United States of America - Slavery
The request for reparation of slavery has developed in the United States of America since its abolition in 1865.
In the same year, shortly after the Civil War and the defeat of the Confederate States, General William Tecumseh Sherman issued pitched Special Order Number 15 to work around the problem of the masses of freed slaves. Each family was given 40 acres of arable land and a mule which the army didn't need anymore. About 40,000 freed slaves were settled on 1600 square kilometers in Georgia and South Carolina. President Andrew Johnson, however, cancelled the order immediately after the assassination of Lincoln and the land was returned to large landowners.
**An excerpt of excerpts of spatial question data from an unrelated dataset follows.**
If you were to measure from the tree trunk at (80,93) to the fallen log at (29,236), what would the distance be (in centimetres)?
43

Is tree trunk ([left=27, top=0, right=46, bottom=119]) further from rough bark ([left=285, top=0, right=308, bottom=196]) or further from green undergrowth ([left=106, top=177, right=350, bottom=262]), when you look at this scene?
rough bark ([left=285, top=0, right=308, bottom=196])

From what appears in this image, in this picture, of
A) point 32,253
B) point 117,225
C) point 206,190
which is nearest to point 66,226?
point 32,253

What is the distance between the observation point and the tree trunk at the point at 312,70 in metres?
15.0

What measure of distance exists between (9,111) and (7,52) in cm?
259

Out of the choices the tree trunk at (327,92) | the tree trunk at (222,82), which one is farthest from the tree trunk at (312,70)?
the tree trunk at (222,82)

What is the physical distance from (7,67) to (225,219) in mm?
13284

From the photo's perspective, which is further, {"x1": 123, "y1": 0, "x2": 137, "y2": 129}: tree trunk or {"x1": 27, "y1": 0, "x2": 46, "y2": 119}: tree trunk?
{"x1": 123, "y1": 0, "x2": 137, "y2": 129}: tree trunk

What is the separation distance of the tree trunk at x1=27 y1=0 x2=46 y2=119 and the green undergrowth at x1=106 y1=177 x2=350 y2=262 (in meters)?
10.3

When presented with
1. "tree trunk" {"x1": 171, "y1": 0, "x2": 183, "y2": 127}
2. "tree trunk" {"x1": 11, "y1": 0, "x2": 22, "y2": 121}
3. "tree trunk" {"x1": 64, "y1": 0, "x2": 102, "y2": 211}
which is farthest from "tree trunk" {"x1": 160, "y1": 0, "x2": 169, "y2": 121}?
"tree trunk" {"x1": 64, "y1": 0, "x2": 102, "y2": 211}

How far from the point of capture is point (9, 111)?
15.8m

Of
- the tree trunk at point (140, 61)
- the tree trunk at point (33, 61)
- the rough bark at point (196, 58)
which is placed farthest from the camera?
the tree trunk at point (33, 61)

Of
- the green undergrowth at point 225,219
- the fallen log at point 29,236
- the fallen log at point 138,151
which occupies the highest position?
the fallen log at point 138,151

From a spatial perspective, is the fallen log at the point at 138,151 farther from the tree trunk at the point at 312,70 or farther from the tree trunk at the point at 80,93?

In 1867 deputy Thaddeus Stevens introduced a bill to redistribute land to African Americans, though it was not approved.
On March 1, 2019, giving continuity to the action of congressman John Conyers Jr. begun in 1989 and those who preceded and accompanied him, congresswoman Sheila Jackson Lee introduces the bill 40 to establish a Commission to study and develop reparation proposals for African-Americans, holding during the legislature a public hearing and gathering the support of 162 representatives, 20 senators and the United States Conference of mayors.
“Conclusion: Governments, businesses, academia and others who in these years hold on to the US Empire will become a periphery in the future world order.”
"In overthrowing me you have done no more than cut down the trunk of the tree of the black liberty in St-Domingue, it will spring back from the roots for they are numerous and deep."